Ça s’améliore
It Gets Better. Vous avez probablement vu récemment sur votre blogue préféré ou à la lecture de votre news feed Facebook que bon nombre de personnalités – des vedettes! – ont publié sur la Toile une vidéo portant ce titre. It Gets Better. Ça s'améliore. Que ce soit devant la bouille de Rick Mercer, qui se remémore ses années à l'école secondaire où il se faisait tabasser, ou celle de Jake Shears, chanteur des Scissor Sisters, qui témoigne avec émotion des pires mois de sa vie – ceux ayant suivi son coming out -, on ne peut qu'être profondément touché. It Gets Better, le projet, a été mis sur pied en réaction à la vague de suicide liée à la jeunesse LGBT (lesbienne, gaie, bisexuelle et transgenre) américaine. Comment véhiculer un message de persévérance et de ténacité à la jeunesse queer, qui ne l'a pas facile? Le mot se passe, tranquillement.
Dans nos médias de masse, la place des membres de la communauté LGBT semble de plus en plus acceptée, voire même favorisée. Nos séries télé, nos longs métrages, nos romans les dépeignent davantage comme des personnes normales, qui vivent communément à la façon de monsieur et madame Tout-le-monde, à des lieues du personnage dessiné à gros traits d'Eric McCormack dans Will & Grace ou, chez nous, des personnages tout en conflits de Janette Bertrand dans son Amour avec un grand A. La vie queer se révèle de plus en plus traitée non pas comme un enjeu intrinsèque et un pivot de l'intrigue, mais comme un fait en soi (pensez à Xavier Dolan dans Les Amours imaginaires). Tu es gai. Correct. Tu es lesbienne. Correct. T'es pas sûr? Bah, correct!
Jason St-Laurent, directeur de la programmation du festival LGBT Inside Out, dont la quatrième édition ottavienne se tiendra au Musée des beaux-arts du Canada jusqu'au 5 décembre prochain, abonde en mon sens, en émettant toutefois quelques réserves. «C'est vrai qu'on a fait du chemin. Mais on a quand même droit à certains stéréotypes qui encrassent l'opinion publique. L'éternelle promiscuité sexuelle. La prépondérance des archétypes. C'est la raison pour laquelle le festival Inside Out existe: briser ces moules dans lesquels on essaie de nous cantonner. Le cinéma gai et lesbien éprouvant d'énormes difficultés à percer le mainstream, il est important qu'il existe des vitrines vouées à ce genre.»
Selon St-Laurent, la programmation – qui provient notamment de communautés gaies et lesbiennes plus méconnues, dont le Pérou et la Tunisie – opte pour la variété et se révèle la plus intéressante depuis les débuts du festival: «le meilleur du cinéma à travers les pays et les genres». Il souligne au passage The Secret Diaries of Miss Anne Lister, une production de la BBC qui relate la vie de Anne Lister, la «première lesbienne de l'ère moderne en Grande-Bretagne», ainsi que le drame péruvien À contre-courant, lauréat du prix World Cinema au festival Sundance 2010, qui – tel un Brokeback Mountain latino – raconte l'histoire d'une passion interdite entre Miguel, un homme de famille villageois, et Santiago, un jeune éphèbe récemment débarqué au village.
Reste à savoir si la tenue d'un tel festival rassemblera la communauté LGBT ottavienne, qui semble éparse – le projet d'un village gai étant toujours sur la glace – et à la recherche d'une oreille sympathique qu'on tarde à lui tendre. «Il est clair qu'avoir un village ici aurait facilité notre campagne médiatique.
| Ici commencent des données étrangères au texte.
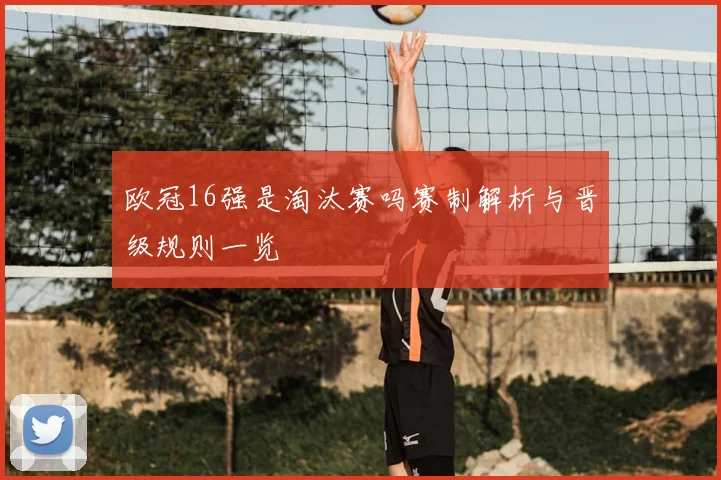 欧冠16强是淘汰赛吗赛制解析与晋级规则一览
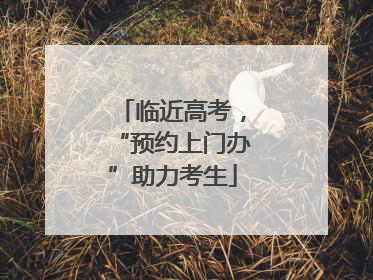 临近高考，“预约上门办”助力考生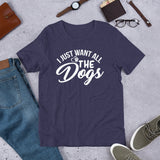 I Just want All The Dogs Short-Sleeve Unisex T-Shirt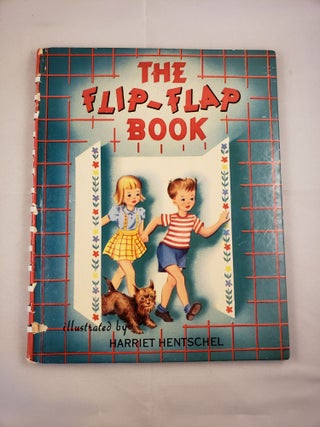 Item #39803 The Flip-flap Book. Harriet Hentschel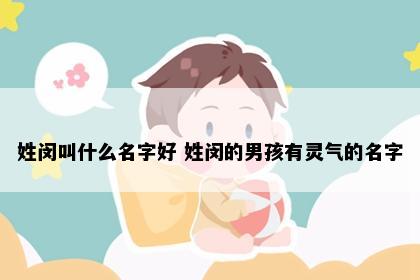 姓闵叫什么名字好 姓闵的男孩有灵气的名字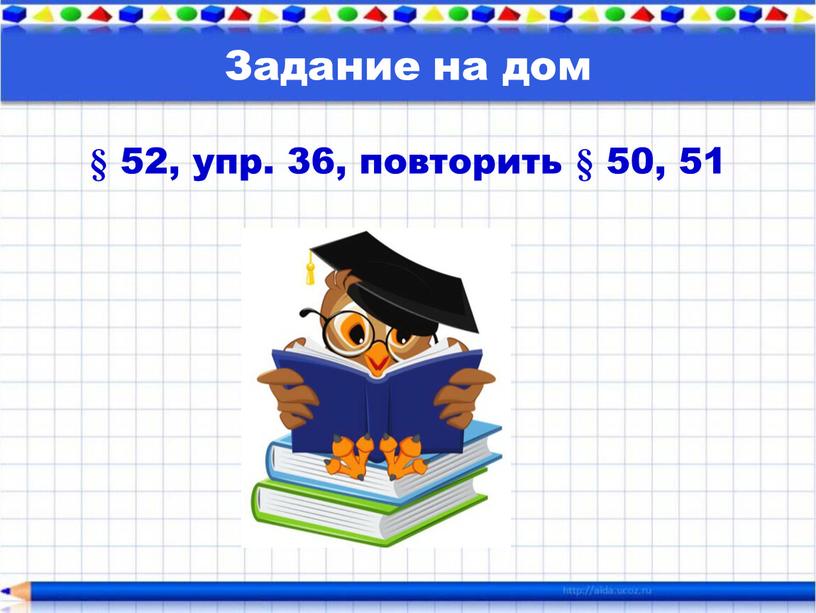 Задание на дом § 52, упр. 36, повторить § 50, 51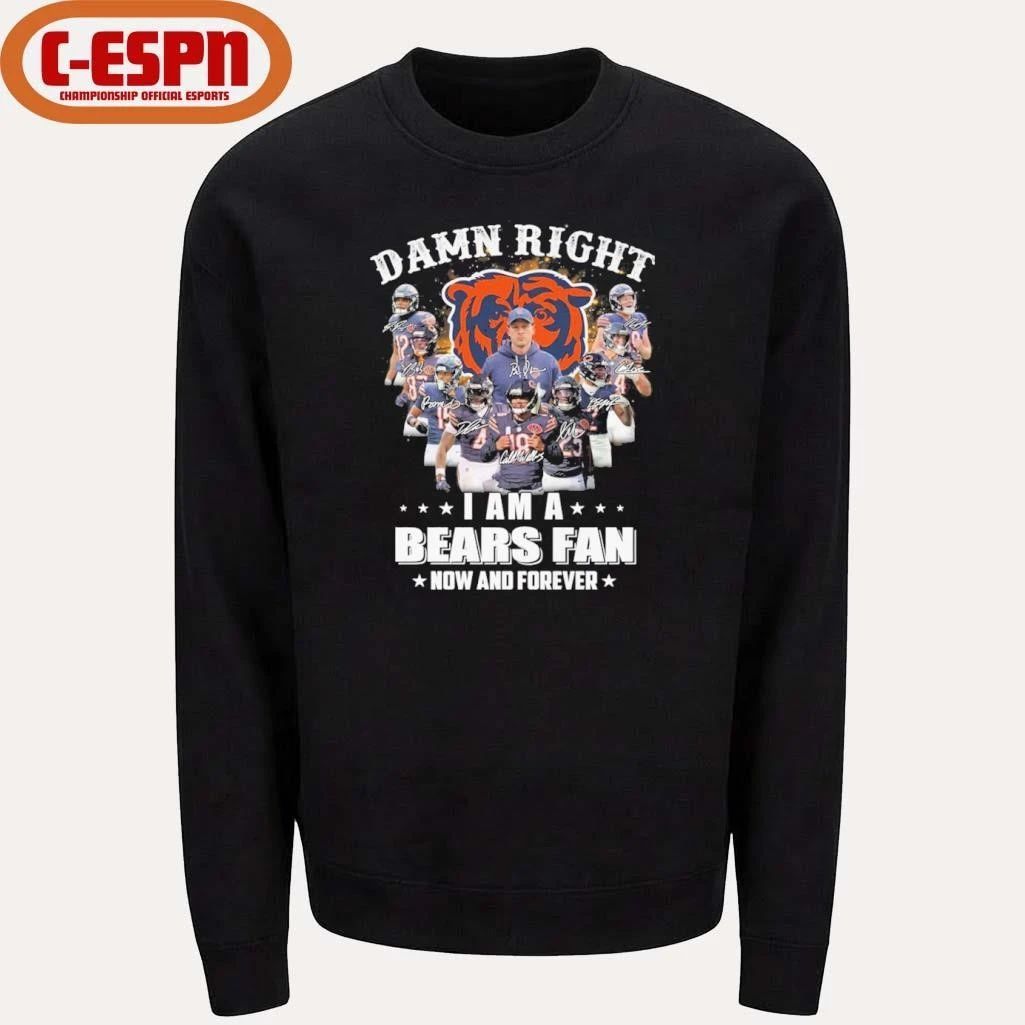 Damn Right I Am A Chicago Bears Fan Now And Forever Playoffs Shirt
Je crois que la communauté queer d'Ottawa est forte et que le seul fait de se battre dans l'adversité tisse des liens entre les différents intervenants, qui sont extrêmement forts.», termine St-Laurent.
Pour des informations à propos du festival Inside Out: www.insideout.ca/ottawa10.
Film d'ouverture du quatrième festival Inside Out d'Ottawa, The Secret Diaries of Miss Anne Lister propose un regard sur la vie de la première lesbienne moderne de Grande-Bretagne, Anne Lister.